**Given entries**
╭──
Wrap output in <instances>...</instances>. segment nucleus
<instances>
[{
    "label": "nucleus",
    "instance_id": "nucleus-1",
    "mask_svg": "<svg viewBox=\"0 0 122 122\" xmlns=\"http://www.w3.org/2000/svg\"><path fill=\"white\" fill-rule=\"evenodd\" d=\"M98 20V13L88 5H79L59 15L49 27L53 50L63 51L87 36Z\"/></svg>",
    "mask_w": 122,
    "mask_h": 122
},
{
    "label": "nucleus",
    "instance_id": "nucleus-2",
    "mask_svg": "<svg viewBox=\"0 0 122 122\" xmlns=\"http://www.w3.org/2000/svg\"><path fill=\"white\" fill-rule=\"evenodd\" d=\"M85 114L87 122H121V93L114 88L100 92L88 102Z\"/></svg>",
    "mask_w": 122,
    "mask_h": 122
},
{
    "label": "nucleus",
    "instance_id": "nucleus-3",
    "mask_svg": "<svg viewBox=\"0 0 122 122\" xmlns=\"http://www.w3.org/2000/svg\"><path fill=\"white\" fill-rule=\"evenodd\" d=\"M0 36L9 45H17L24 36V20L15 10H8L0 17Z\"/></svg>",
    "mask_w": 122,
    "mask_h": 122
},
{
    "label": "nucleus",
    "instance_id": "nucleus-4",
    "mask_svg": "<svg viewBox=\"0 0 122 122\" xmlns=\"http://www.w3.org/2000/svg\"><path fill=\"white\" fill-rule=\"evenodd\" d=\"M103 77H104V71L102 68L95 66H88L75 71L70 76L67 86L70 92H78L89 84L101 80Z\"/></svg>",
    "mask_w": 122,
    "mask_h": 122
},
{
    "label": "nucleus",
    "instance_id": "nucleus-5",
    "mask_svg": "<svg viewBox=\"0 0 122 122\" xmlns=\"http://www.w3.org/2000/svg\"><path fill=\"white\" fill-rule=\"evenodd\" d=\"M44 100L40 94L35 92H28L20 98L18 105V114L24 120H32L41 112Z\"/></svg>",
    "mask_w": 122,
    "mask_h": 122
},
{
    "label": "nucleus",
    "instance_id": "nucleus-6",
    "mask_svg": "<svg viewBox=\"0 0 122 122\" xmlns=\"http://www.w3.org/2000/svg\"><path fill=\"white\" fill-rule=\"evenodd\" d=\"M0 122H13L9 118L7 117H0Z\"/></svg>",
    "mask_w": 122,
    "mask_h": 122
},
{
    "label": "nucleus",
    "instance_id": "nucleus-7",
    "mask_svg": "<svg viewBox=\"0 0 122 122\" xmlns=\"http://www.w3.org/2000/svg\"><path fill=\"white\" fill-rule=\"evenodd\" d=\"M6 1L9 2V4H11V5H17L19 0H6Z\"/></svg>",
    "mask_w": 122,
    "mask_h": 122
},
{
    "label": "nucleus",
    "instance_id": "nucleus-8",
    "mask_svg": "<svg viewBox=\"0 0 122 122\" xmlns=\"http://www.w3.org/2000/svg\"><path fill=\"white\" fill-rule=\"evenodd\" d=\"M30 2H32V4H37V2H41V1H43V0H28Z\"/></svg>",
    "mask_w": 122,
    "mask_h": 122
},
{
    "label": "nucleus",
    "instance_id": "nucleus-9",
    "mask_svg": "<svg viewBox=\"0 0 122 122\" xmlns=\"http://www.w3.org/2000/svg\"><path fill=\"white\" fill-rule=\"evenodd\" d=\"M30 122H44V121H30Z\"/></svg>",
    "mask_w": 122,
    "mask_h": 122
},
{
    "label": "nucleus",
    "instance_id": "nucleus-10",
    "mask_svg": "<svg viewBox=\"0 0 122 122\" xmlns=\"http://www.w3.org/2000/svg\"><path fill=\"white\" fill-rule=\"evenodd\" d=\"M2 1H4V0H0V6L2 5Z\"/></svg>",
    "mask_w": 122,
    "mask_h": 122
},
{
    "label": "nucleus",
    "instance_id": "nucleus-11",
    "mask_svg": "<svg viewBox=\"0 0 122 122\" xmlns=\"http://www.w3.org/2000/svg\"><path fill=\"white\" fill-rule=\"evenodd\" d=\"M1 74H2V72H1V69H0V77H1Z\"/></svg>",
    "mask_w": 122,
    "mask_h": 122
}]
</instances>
╰──
**Problem to work on**
How many lines of the records above contain the string "fill"? Reply with the number only.

**Response to the exercise**
11